Documento de origem:
"""

Disse que na vespera não poderá entrar na demonstração d'esta moção; ia fazel-a, começando por se occupar do accordo.
Recordou o accordo em que, havia muito, se achavam os partidos sobre a necessidade da reforma da constituição, e ao mesmo tempo a dissidencia que viera a manifestar-se entre elles quanto ao processo de se realisar, entendendo uns que a devia realisar com as suas idéas, intransigentemente, o partido que estivesse no governo, e entendendo os regeneradores que só devia realisar-se pelo voto de todos os partidos monarchicos.
O primeiro processo era sem duvida mais expedito, mas o outro era de certo mais prudente e seguro, tirava á reforma toda feição partidaria, dava-lhe uma indiscutivel auctoridade. Esta divergencia foi retardando a reforma; não a emprehendiam os regeneradores, e depois o partido progressista não se achou com força de a promover.
Voltou, porém, ao governo o partido regenerador, e os factos das ultimas promoções de pares levaram-no ao reconhecimento de que não era possivel continuar o paiz a governar-se com a camara alta de nomeação regia. Assim se originou a ultima proposta regeneradora para a reforma constitucional.
A principio os progressistas, surprehendidos, imaginaram-se roubados no seu programma, como se a idéa do senado de origem mixta, de eleição popular e de nomeação regia, fosse privilegio seu, como se a missão dos governos fosse crear idéas e não applical-as. Era o momento de applicar esta, não por interesse partidario, mas por interesse geral da nação. Este foi o merito dos regeneradores. A opinião publica deu-lhes rasão e elles mantiveram-se por conseguinte no poder.
A proposta regeneradora correspondia a uma formula que podia satisfazer á media das aspirações dos partidos. Era pouco menos que a proposta historica, adoptada pelos progressistas, e, se na formação do pariato era um pouco mais conservadora do que a dos constituintes, na organisação do poder moderador era um pouco mais democratica.
Por isso sobre ella se estabeleceu o accordo. O orador historiou então as estipulações dos regeneradores com os constituintes e com os progressistas. Mostrou como foram dignas de parte a parte, e poz em relevo por um lado as declarações ministeriaes e por outro as dos chefes dos outros partidos.
Assim se chegara á lei de 15 de maio, que declarou a necessidade da reforma constitucional.
Disse que desde então havia já responsabilidades não só moraes, mas tambem legaes. Examinou-as.
D'essa lei decorreram duas obrigações: a do paiz eleger os deputados com faculdades constituintes, e a desta legislatura não exceder, querendo usar d'essas faculdades, os limites impostos á revisão pela legislatura precedente. A primeira obrigação era evidente. Para reconhecer a segunda basta observar que a carta exige para a sua revisão que duas legislaturas consecutivas concordem na necessidade d'ella. Ora, este accordo limita forçosamente o numero de artigos sobre que possa decidir-se a segunda legislatura. Senão succederia querer a primeira a reforma de um artigo, e vir a outra reformar todos, menos esse. Mas esta limitação não coarcta, é claro, a liberdade de decisão d'esta legislatura sobre cada um dos artigos, cuja reforma ambas julguem necessaria.

"""

Dados brutos:
"""

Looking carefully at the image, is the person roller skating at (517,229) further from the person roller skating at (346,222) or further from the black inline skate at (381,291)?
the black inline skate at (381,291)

"""

Problema curto A: Liste os partidos que o texto sobre a reforma da constituição designa pelo nome dos seus membros, como "os regeneradores".
Problema curto B: Troque "conservadora" por "moderada" no texto sobre a reforma da constituição e escreva tudo o que vai de "A proposta regeneradora correspondia" até "pouco mais democratica.".
Problema curto C: Leve adiante o texto sobre a reforma da constituição a partir do ponto em que termina.
Os dados provêm de outra fonte.

Resposta esperada A: regeneradores, progressistas, constituintes

Resposta esperada B:
A proposta regeneradora correspondia a uma formula que podia satisfazer á media das aspirações dos partidos. Era pouco menos que a proposta historica, adoptada pelos progressistas, e, se na formação do pariato era um pouco mais moderada do que a dos constituintes, na organisação do poder moderador era um pouco mais democratica.

Resposta esperada C:
Da lei de l5 de maio não resulta outra obrigação. Nem do mandato constituinte que foi conferido aos deputados por virtude d'ella. Toda legislatura póde revogar uma lei ordinaria e esta á fortiori póde revogar a de l5 de maio. E póde, apesar do mandato constituinte, porque elle não é imperativo. Demais, ser necessario para a revisão o accordo de duas legislaturas consecutivas sobre a sua necessidade é o mesmo que dizer que a segunda póde estar por elle ou não. Senão o processo da carta, que tem por fim dar tempo á reflexão antes que se faça uma reforma constitucional, que não quer que em materia tão grave decida logo o voto de uma legislatura, que deseja que primeiro se forme a opinião do paiz, e julga que só depois os mandatarios da nação poderão dar um voto com verdadeira consciencia das necessidades publicas, este processo malograr-se-ia, pois que a necessidade da reforma vinha a ficar decidida logo á primeira legislatura, e a segunda tinha de rever a carta, ainda que o não julgasse necessario. Não póde ser.
Entendo tambem que a lei de l5 de maio não impunha ao governo a obrigação de apresentar uma proposta de reformas politicas, porque nenhuma lei ordinaria lhe póde tolher a liberdade de iniciativa, que lhe está garantida na carta. Elle apresentou-a por dever do cargo e por se achar a isso obrigado moralmente.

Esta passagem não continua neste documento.